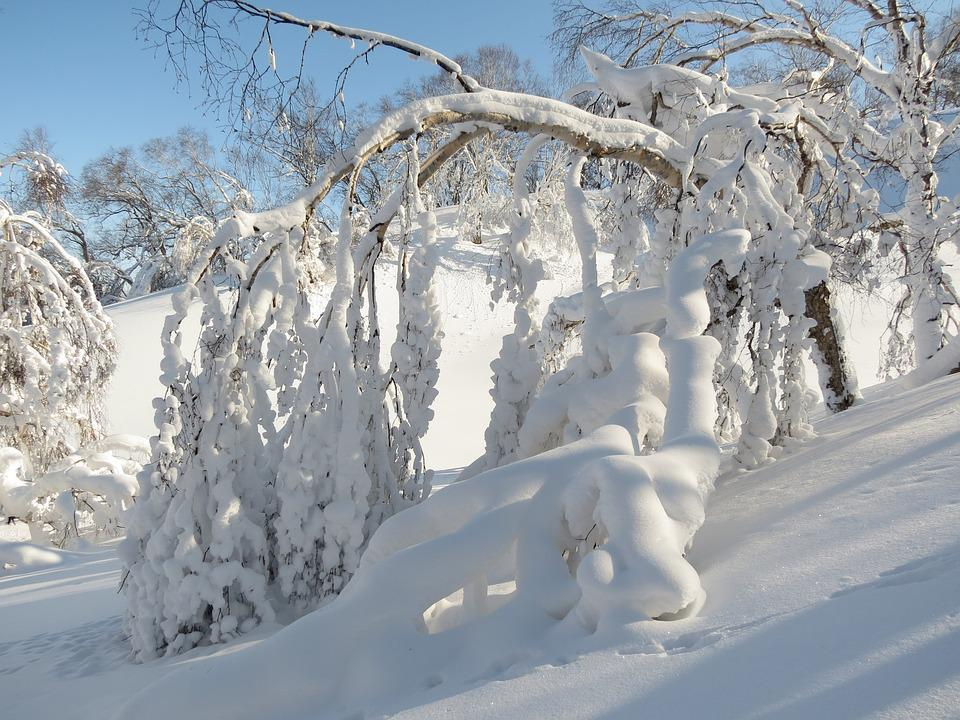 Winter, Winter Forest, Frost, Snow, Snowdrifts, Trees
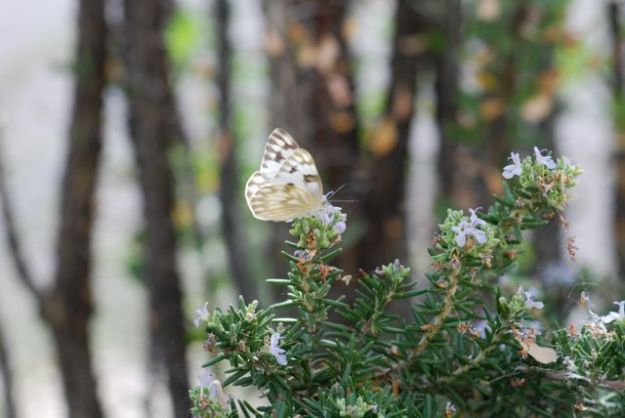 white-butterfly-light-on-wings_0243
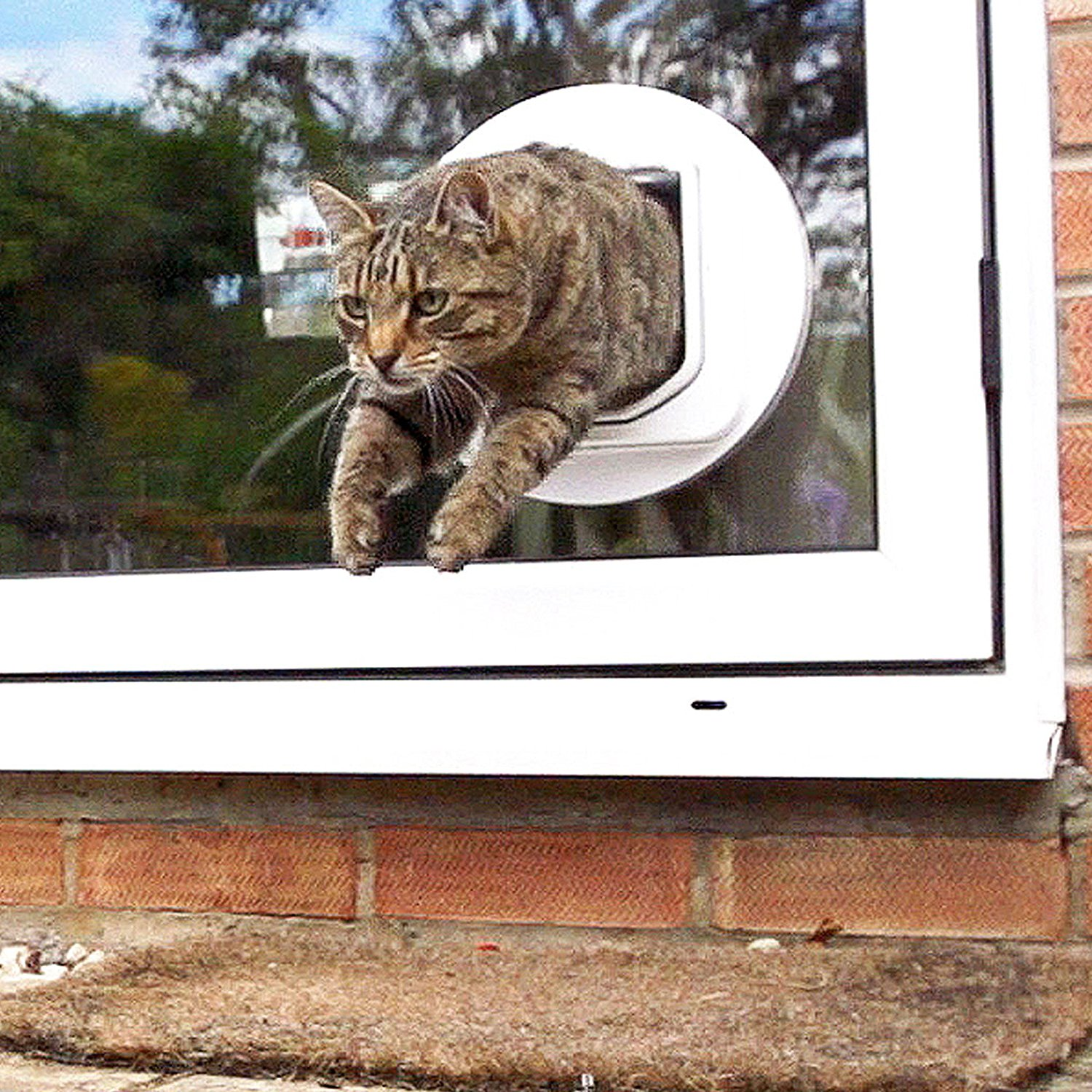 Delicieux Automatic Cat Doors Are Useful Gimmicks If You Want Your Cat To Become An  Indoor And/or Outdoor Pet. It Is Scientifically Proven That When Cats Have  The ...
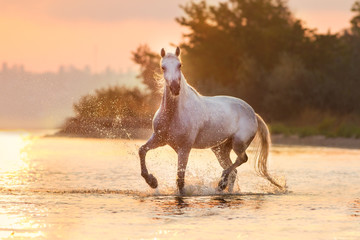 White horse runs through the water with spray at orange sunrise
++++++++++++++++++++
** WORK REQUIRED **
Without any pictures, repeat the listing exactly.

** WRITTEN SOLUTION **
 Winter, Winter Forest, Frost, Snow, Snowdrifts, Trees
 white-butterfly-light-on-wings_0243
 Delicieux Automatic Cat Doors Are Useful Gimmicks If You Want Your Cat To Become An  Indoor And/or Outdoor Pet. It Is Scientifically Proven That When Cats Have  The ...
 White horse runs through the water with spray at orange sunrise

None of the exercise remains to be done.